Da and Gao (2010) find that the distress premium is mainly driven by stocks among high distress risk stocks with poor return performance in recent months. They conclude that for a one-year holding period portfolio, highest 10% distress risk stocks earn an average return at 2.10% in the first month and drop to 1.52% per month in the second holding month, and then vanishes in subsequent months of the entire holding period. They also find that distress risk thus loses its predictive power for expected returns when the previous one-month return and illiquidity ratio enters the Fama-MacBeth regression.

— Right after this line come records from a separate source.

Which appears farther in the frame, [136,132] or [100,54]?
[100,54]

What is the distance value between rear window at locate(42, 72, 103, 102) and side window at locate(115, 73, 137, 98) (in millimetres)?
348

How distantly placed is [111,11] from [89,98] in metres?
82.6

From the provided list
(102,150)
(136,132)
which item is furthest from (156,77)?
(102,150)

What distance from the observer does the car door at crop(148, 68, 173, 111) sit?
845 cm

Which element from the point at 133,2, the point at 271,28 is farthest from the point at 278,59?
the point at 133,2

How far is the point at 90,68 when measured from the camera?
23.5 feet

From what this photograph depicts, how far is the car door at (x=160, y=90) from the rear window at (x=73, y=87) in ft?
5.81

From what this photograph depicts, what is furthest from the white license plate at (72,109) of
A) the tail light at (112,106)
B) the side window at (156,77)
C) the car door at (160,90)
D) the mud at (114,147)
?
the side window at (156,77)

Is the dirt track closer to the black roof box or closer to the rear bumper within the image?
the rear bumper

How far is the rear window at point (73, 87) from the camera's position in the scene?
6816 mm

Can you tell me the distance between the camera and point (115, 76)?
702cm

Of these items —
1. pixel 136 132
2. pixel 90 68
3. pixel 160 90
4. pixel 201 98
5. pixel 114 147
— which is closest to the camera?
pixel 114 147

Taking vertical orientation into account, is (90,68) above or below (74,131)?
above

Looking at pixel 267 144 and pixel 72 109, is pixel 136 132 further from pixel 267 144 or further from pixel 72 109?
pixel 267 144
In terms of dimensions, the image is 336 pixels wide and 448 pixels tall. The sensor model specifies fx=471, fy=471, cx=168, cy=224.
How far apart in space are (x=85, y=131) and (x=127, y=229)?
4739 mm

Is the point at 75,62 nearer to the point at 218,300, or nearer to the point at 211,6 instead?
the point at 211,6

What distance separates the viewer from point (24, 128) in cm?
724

To test if the distress puzzle is related to the short-term reversal effect, the monthly excess return is then regressed on two short-term reversal variables as presented below:
Short-term Return Reversal (𝑹𝒊,𝒕−𝟏): The monthly return one month prior to the formation of a portfolio. According to Da and Gao (2010), this is negatively priced in the cross-sectional returns and overrules the pricing power of firm’s distress risk.
Two-month Short-term Return Reversal (𝑹𝒊,𝒕−𝟐): The monthly return two months prior to the formation of a portfolio. According to Da and Gao (2010), this is negatively priced in the cross-sectional returns and reduces the coefficient of distress risk controlling for stock’s illiquidity.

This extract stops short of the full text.